Officials from NASA, ISRO, JPL, and the Indian Embassy to look at NISAR. Credit: NASA/JPL-Caltech

Ibadan, 6 February 2023. – NASA has invited U.S. and Indian space agencies dignitaries and media members to see the NASA-ISRO Synthetic Aperture Radar (NISAR)’s science payload in a Jet Propulsion Laboratory clean room. The NASA-ISRO Synthetic Aperture Radar is an Earth science satellite that NASA and the Indian Space Research Organization (ISRO) are jointly building. NASA invited the dignitaries to get a look at it before shipping it out to its last stop in Southern India before launching it into orbit.
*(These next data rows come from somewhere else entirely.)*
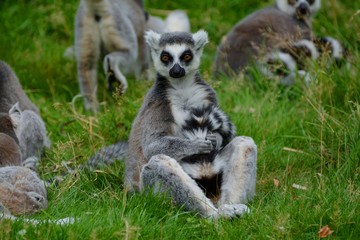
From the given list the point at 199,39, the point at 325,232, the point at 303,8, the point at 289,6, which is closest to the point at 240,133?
the point at 199,39

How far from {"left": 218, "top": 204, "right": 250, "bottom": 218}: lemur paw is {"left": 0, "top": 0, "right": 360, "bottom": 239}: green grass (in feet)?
0.17

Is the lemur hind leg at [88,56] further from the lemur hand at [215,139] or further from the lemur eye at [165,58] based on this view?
the lemur hand at [215,139]

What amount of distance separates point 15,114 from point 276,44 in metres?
3.76

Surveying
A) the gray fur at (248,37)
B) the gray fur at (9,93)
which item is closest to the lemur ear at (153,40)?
the gray fur at (9,93)

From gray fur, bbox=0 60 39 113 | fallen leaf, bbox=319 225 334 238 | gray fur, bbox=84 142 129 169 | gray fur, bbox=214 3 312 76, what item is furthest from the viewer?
gray fur, bbox=214 3 312 76

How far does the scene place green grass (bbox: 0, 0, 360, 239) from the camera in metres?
5.22

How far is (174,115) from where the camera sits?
604cm

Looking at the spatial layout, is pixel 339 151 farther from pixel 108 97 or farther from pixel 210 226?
pixel 108 97

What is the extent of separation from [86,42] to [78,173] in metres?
3.90

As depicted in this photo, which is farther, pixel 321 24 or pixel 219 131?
pixel 321 24

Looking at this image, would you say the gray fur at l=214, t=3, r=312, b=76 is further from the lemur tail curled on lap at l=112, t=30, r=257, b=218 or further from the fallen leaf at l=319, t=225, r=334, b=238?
the fallen leaf at l=319, t=225, r=334, b=238

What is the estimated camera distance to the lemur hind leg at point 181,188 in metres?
5.56

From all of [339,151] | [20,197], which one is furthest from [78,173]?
[339,151]

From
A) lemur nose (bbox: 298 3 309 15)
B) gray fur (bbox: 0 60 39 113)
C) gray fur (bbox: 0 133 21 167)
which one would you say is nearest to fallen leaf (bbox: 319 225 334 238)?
gray fur (bbox: 0 133 21 167)
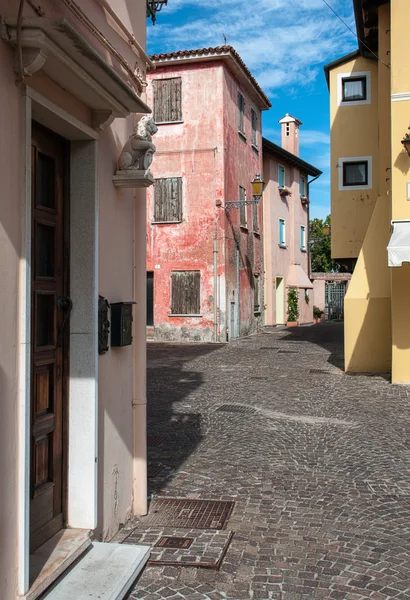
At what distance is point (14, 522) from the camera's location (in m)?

Speaking at the occasion, JPL Director Laurie Leshin commented, “this marks an important milestone in our shared journey to understand planet Earth and our changing climate better. NISAR will provide critical information on Earth’s crust, ice sheets, and ecosystems. By delivering measurements at unprecedented precision, NISAR’s promise is new understanding and a positive impact in communities. Our collaboration with ISRO exemplifies what’s possible when we tackle complex challenges together.”

Likewise, ISRO Chairman S. Somanath added, “Today we come one step closer to fulfilling the immense scientific potential NASA and ISRO envisioned for NISAR when we joined forces more than eight years ago. This mission will be a powerful demonstration of the capability of radar as a science tool and help us study Earth’s dynamic land and ice surfaces in greater detail than ever before.”

NISAR will gather radar data with a drum-shaped reflector antenna almost 40 feet (12 meters) in diameter. It will use a signal-processing technique called interferometric synthetic aperture radar, or InSAR, to observe changes in Earth’s land and ice surfaces down to fractions of an inch.